:: Data ::
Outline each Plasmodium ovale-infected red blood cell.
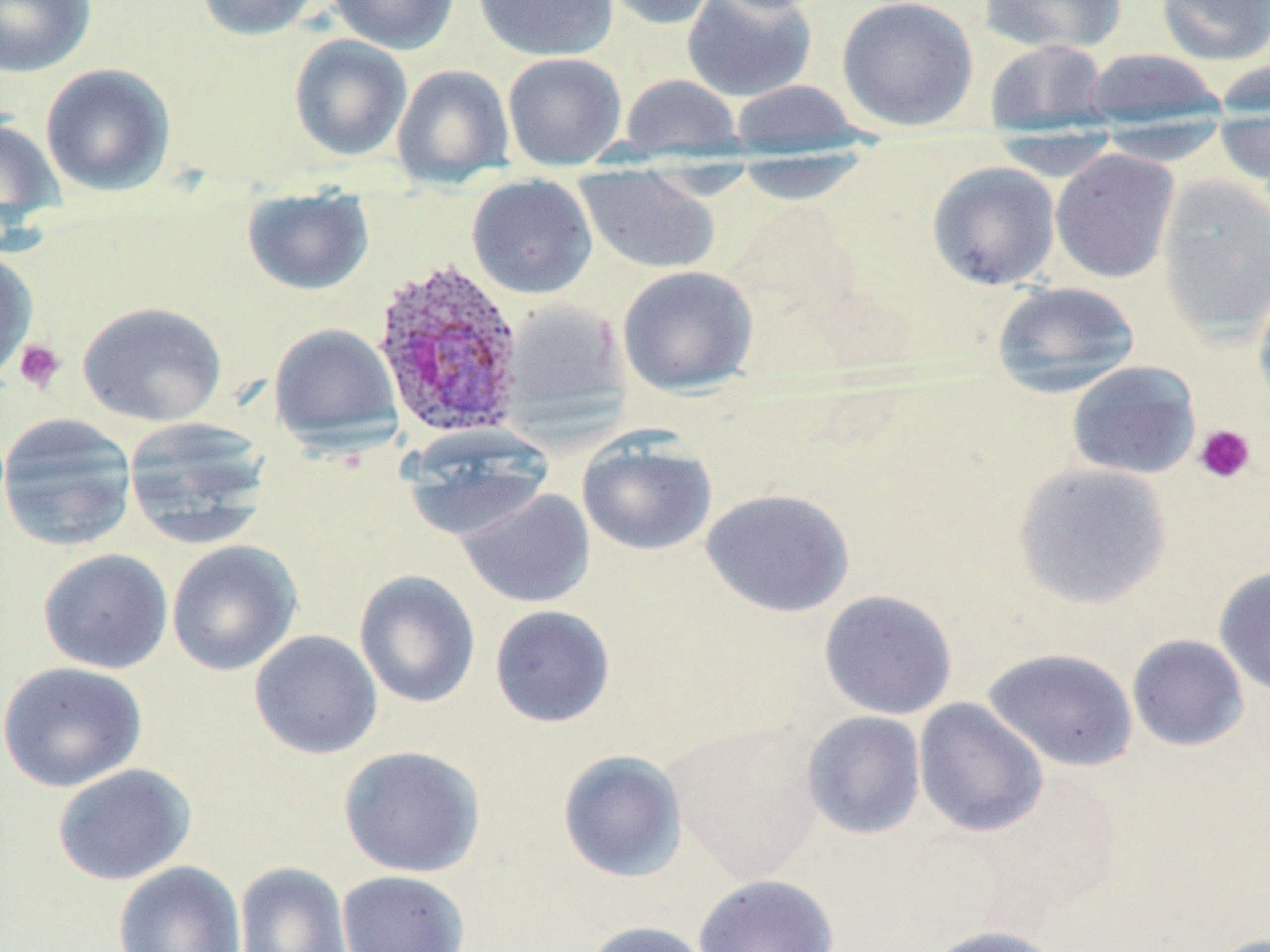
Approximate bounding boxes as (x1, y1, x2, y2) in pixels.
Plasmodium ovale-infected red blood cells: (371, 258, 525, 439).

:: Directions for this task ::
Render the data above verbatim and without pictures.

:: Output for this exercise ::
Outline each Plasmodium ovale-infected red blood cell.
Approximate bounding boxes as (x1, y1, x2, y2) in pixels.
Plasmodium ovale-infected red blood cells: (371, 258, 525, 439).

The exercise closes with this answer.